Only the pictures are to be omitted; every entry beneath should otherwise be duplicated exactly.

# Supplied data

====================

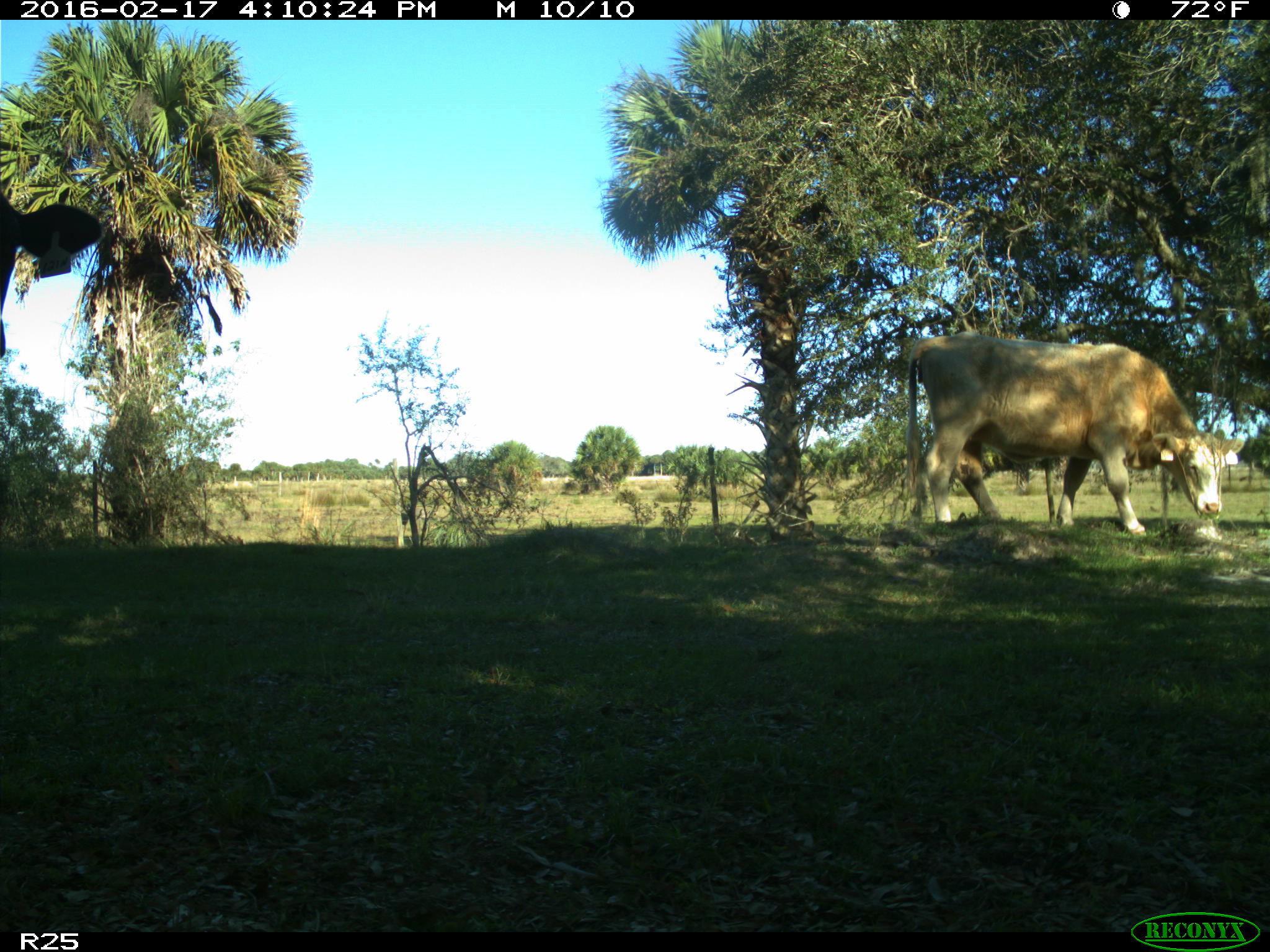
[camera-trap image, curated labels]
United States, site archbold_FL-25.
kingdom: Animalia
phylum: Chordata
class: Mammalia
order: Artiodactyla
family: Bovidae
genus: Bos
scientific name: Bos taurus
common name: domestic cow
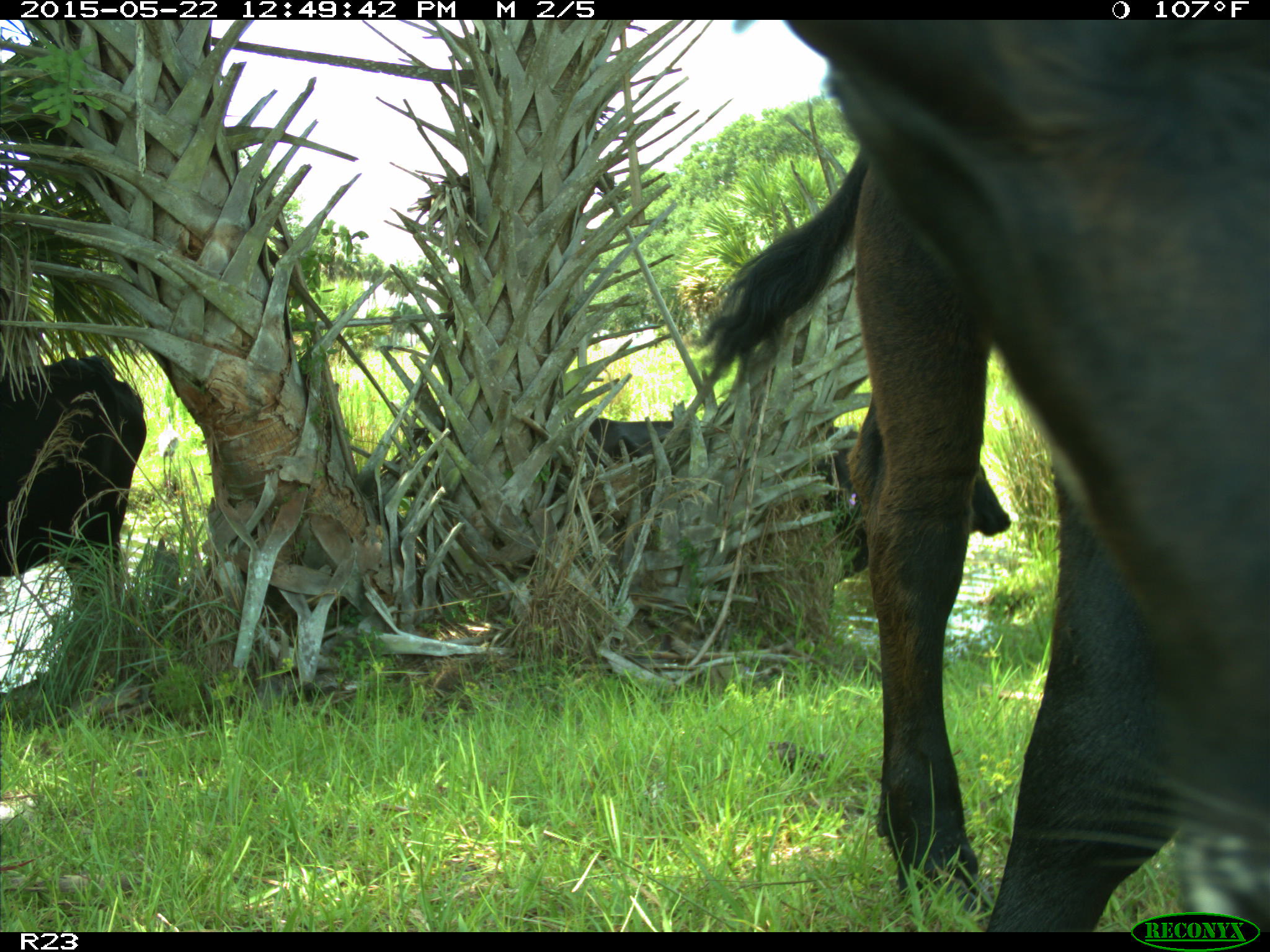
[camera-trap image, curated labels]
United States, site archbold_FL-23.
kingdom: Animalia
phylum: Chordata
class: Mammalia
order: Artiodactyla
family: Bovidae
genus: Bos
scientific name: Bos taurus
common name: domestic cow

====================

# Output for this task
[camera-trap image, curated labels]
United States, site archbold_FL-25.
kingdom: Animalia
phylum: Chordata
class: Mammalia
order: Artiodactyla
family: Bovidae
genus: Bos
scientific name: Bos taurus
common name: domestic cow
[camera-trap image, curated labels]
United States, site archbold_FL-23.
kingdom: Animalia
phylum: Chordata
class: Mammalia
order: Artiodactyla
family: Bovidae
genus: Bos
scientific name: Bos taurus
common name: domestic cow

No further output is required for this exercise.